Figure 5: BRI1 ubiquitination controls brassinosteroid signalling and BRI1 localization.

(a) Phenotypic analysis of 4-week-old bri1/BRI1–mCitrine and bri1/BRI1_25KR–mCitrine mono-insertional homozygous plants. A representative transgenic line is shown for both genotypes. (b) Average petiole lengths of the fourth true leaf from 4-week-old bri1/BRI1–mCitrine and bri1/BRI1_25KR–mCitrine plants. Experiments were carried out in triplicates. Error bars represent s.d. (n=20). The asterisk indicates a statistically significant difference between bri1/BRI1–mCit and the bri1/BRI1_25KR–mCit control (Mann–Whitney, P<0.0001). (c) Western blot analyses on bri1/BRI1–mCitrine and bri1/BRI1_25KR–mCitrine plants using anti-GFP and anti-BES1 antibodies. The asterisk indicates nonspecific signals used as loading control. (d) Quantification of dephosphorylated BES1 (left) and BRI1 (right) protein levels in bri/BRI1–mCit and bri1/BRI1_25KR–mCit. Experiments were carried out in triplicates. Error bars represent s.d. (n=3).
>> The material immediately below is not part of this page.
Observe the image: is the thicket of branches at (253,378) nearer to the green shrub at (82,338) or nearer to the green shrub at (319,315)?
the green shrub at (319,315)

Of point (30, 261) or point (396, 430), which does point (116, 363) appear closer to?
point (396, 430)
The asterisk indicates a statistically significant difference in dephosphorylated BES1 and BRI1 levels between bri1/BRI1–mCit and bri1/BRI1_25KR–mCit (Mann–Whitney, P<0.05). (e) Confocal microscopy analyses of bri1/BRI1–mCitrine and bri1/BRI1_25KR–mCitrine roots. Scale bars=7 μm. (f) Quantification of the ratio between plasma membrane and intracellular fluorescence signal intensities of BRI1–mCitrine and BRI1_25KR–mCitrine. Experiments were carried out in triplicates. Error bars represent s.d. (n=15). The asterisk indicates a statistically significant difference between bri1/BRI1–mCit and the bri1/BRI1_25KR–mCit (Mann-Whitney, P<0.0005).